## Action item
Using the exact wording, repeat every line of the material.

□ □ □

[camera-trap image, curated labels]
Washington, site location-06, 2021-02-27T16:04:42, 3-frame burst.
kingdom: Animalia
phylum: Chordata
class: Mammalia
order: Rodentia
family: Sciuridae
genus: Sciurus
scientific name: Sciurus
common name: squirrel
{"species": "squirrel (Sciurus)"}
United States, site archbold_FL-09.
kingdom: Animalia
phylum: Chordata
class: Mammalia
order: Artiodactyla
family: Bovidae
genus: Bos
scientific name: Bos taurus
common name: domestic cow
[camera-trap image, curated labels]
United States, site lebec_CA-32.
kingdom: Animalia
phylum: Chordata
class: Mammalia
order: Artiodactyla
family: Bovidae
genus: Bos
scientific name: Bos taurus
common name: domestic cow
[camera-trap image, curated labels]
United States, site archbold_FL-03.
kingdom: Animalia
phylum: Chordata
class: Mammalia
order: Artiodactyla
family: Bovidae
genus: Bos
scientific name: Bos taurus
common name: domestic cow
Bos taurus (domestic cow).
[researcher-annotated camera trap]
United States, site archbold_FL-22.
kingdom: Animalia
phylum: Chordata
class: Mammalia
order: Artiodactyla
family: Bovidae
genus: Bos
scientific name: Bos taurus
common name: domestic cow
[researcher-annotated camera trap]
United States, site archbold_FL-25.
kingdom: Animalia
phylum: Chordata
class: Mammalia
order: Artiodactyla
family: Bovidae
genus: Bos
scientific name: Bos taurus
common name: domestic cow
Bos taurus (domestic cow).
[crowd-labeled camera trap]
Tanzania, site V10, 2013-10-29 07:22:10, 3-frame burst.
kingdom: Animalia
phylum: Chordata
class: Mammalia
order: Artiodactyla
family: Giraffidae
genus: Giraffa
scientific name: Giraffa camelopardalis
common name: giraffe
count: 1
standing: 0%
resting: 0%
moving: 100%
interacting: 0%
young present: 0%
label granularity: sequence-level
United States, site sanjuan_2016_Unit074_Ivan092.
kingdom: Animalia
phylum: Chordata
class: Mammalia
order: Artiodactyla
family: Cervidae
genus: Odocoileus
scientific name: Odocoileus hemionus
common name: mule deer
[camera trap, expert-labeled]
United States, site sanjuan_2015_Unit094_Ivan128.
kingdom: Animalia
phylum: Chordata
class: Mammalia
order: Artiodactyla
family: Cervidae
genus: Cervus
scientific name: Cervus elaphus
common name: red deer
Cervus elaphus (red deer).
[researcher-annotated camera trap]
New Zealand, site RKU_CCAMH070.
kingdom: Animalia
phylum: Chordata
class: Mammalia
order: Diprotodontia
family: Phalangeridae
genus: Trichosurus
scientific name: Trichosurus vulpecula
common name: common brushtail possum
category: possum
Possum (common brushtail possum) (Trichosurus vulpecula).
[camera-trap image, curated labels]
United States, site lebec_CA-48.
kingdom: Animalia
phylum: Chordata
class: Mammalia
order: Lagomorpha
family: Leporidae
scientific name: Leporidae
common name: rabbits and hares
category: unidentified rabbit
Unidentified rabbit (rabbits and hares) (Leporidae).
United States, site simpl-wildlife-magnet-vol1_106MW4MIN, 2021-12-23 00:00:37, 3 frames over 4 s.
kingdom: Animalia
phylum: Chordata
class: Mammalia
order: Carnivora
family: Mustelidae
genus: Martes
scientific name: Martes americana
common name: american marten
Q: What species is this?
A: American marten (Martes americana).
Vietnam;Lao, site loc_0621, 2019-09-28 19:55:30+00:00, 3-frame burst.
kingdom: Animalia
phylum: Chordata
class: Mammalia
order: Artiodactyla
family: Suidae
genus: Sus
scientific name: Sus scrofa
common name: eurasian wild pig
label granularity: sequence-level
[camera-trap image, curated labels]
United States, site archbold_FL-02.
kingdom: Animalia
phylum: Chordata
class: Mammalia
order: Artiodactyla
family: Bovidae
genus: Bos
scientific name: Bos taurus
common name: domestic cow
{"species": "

□ □ □

## Response to the exercise
[camera-trap image, curated labels]
Washington, site location-06, 2021-02-27T16:04:42, 3-frame burst.
kingdom: Animalia
phylum: Chordata
class: Mammalia
order: Rodentia
family: Sciuridae
genus: Sciurus
scientific name: Sciurus
common name: squirrel
{"species": "squirrel (Sciurus)"}
United States, site archbold_FL-09.
kingdom: Animalia
phylum: Chordata
class: Mammalia
order: Artiodactyla
family: Bovidae
genus: Bos
scientific name: Bos taurus
common name: domestic cow
[camera-trap image, curated labels]
United States, site lebec_CA-32.
kingdom: Animalia
phylum: Chordata
class: Mammalia
order: Artiodactyla
family: Bovidae
genus: Bos
scientific name: Bos taurus
common name: domestic cow
[camera-trap image, curated labels]
United States, site archbold_FL-03.
kingdom: Animalia
phylum: Chordata
class: Mammalia
order: Artiodactyla
family: Bovidae
genus: Bos
scientific name: Bos taurus
common name: domestic cow
Bos taurus (domestic cow).
[researcher-annotated camera trap]
United States, site archbold_FL-22.
kingdom: Animalia
phylum: Chordata
class: Mammalia
order: Artiodactyla
family: Bovidae
genus: Bos
scientific name: Bos taurus
common name: domestic cow
[researcher-annotated camera trap]
United States, site archbold_FL-25.
kingdom: Animalia
phylum: Chordata
class: Mammalia
order: Artiodactyla
family: Bovidae
genus: Bos
scientific name: Bos taurus
common name: domestic cow
Bos taurus (domestic cow).
[crowd-labeled camera trap]
Tanzania, site V10, 2013-10-29 07:22:10, 3-frame burst.
kingdom: Animalia
phylum: Chordata
class: Mammalia
order: Artiodactyla
family: Giraffidae
genus: Giraffa
scientific name: Giraffa camelopardalis
common name: giraffe
count: 1
standing: 0%
resting: 0%
moving: 100%
interacting: 0%
young present: 0%
label granularity: sequence-level
United States, site sanjuan_2016_Unit074_Ivan092.
kingdom: Animalia
phylum: Chordata
class: Mammalia
order: Artiodactyla
family: Cervidae
genus: Odocoileus
scientific name: Odocoileus hemionus
common name: mule deer
[camera trap, expert-labeled]
United States, site sanjuan_2015_Unit094_Ivan128.
kingdom: Animalia
phylum: Chordata
class: Mammalia
order: Artiodactyla
family: Cervidae
genus: Cervus
scientific name: Cervus elaphus
common name: red deer
Cervus elaphus (red deer).
[researcher-annotated camera trap]
New Zealand, site RKU_CCAMH070.
kingdom: Animalia
phylum: Chordata
class: Mammalia
order: Diprotodontia
family: Phalangeridae
genus: Trichosurus
scientific name: Trichosurus vulpecula
common name: common brushtail possum
category: possum
Possum (common brushtail possum) (Trichosurus vulpecula).
[camera-trap image, curated labels]
United States, site lebec_CA-48.
kingdom: Animalia
phylum: Chordata
class: Mammalia
order: Lagomorpha
family: Leporidae
scientific name: Leporidae
common name: rabbits and hares
category: unidentified rabbit
Unidentified rabbit (rabbits and hares) (Leporidae).
United States, site simpl-wildlife-magnet-vol1_106MW4MIN, 2021-12-23 00:00:37, 3 frames over 4 s.
kingdom: Animalia
phylum: Chordata
class: Mammalia
order: Carnivora
family: Mustelidae
genus: Martes
scientific name: Martes americana
common name: american marten
Q: What species is this?
A: American marten (Martes americana).
Vietnam;Lao, site loc_0621, 2019-09-28 19:55:30+00:00, 3-frame burst.
kingdom: Animalia
phylum: Chordata
class: Mammalia
order: Artiodactyla
family: Suidae
genus: Sus
scientific name: Sus scrofa
common name: eurasian wild pig
label granularity: sequence-level
[camera-trap image, curated labels]
United States, site archbold_FL-02.
kingdom: Animalia
phylum: Chordata
class: Mammalia
order: Artiodactyla
family: Bovidae
genus: Bos
scientific name: Bos taurus
common name: domestic cow
{"species": "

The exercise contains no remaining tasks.